Coronary microvessels generate reactive oxygen species in response to high glucose (HG), resulting in vasodilator defects involving an impaired function of vascular K+ channels. Inhibition of voltage-gated K+ (Kv) channels by peroxynitrite (ONOO−), formed by the interaction of superoxide and nitric oxide, may contribute to impaired dilation. The present study investigated whether HG induces ONOO− formation to mediate nitration and impairment of Kv channels in rat small coronary arteries (RSCAs). Exposure to ONOO− reduced the dilator influence of Kv channels in RSCAs. Patch-clamp studies revealed that ONOO− diminished whole-cell and unitary Kv currents attributable to the Kv1 gene family in smooth muscle cells. Subsequently, immunohistochemically detected enhancement of nitrotyrosine residues in RSCAs that were cultured in HG (23 mmol/l) compared with normal glucose (5.5 mmol/l) for 24 h correlated with the nitration of Kv1.2 channel α-subunits. HG-induced nitrotyrosine formation was partially reversed by scavenging ONOO−. Finally, RSCAs that were exposed to HG for 24 h showed a loss of Kv channel dilator influence that also was partially restored by the ONOO− scavengers urate and ebselen. We conclude that ONOO− generated by HG impairs Kv channel function in coronary microvessels, possibly by nitrating tyrosine residues in the pore-forming region of the Kv channel protein.
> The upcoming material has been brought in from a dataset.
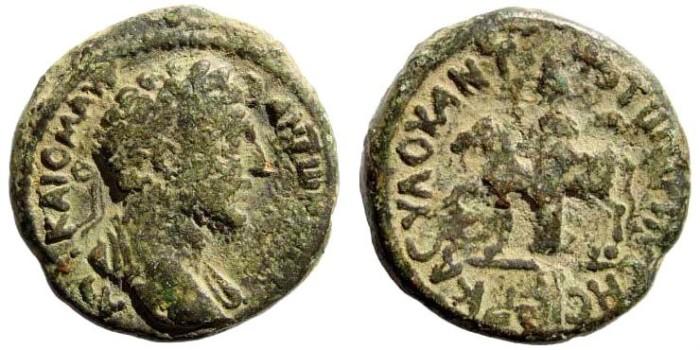 Ancient Coins - Syria, Decapolis. Hippum. Marcus Aurelius. 161-180 AD. AE 25mm (10.30 gm). Spijkerman 9 (same obv. die); SNG ANS 1137 (same obv. die)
In type 2 diabetes, endothelium-dependent vasodilator responses are impaired in both the macro- and the microvasculature, possibly related to the formation of reactive oxygen species (ROS). The presence of hyperglycemia per se fosters the local formation of superoxide (O2˙−) (1,2), which may interact with nitric oxide (NO) to form the highly reactive oxidant peroxynitrite (ONOO−). Indeed, recent evidence has emphasized that NO derived from inducible NO synthase under conditions of high glucose (HG) may contribute to vasodilator dysfunction by driving the generation of ONOO− (3). In turn, ONOO− may promote oxidative and nitrosative tissue damage (4), in part by nitration of tyrosine residues to impair the function of multiple proteins, including K+ channels that mediate vasodilation (5,6).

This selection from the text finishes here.